What the exercise asks —
Please repeat the material below word for word, leaving out the pictures.

Extracted data entries
* start *
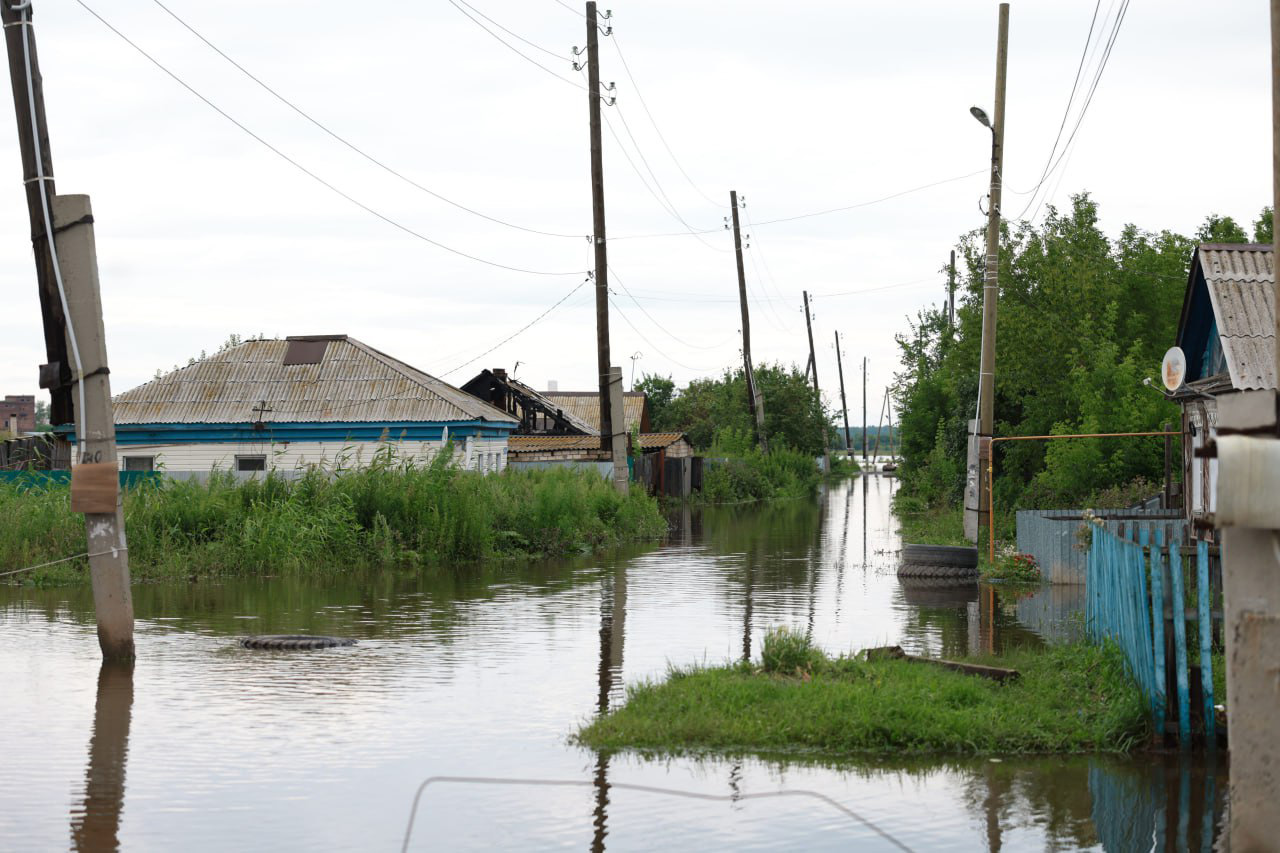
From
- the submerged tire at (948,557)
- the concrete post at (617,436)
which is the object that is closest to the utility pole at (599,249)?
the concrete post at (617,436)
* end *
Exercise result —
From
- the submerged tire at (948,557)
- the concrete post at (617,436)
which is the object that is closest to the utility pole at (599,249)?
the concrete post at (617,436)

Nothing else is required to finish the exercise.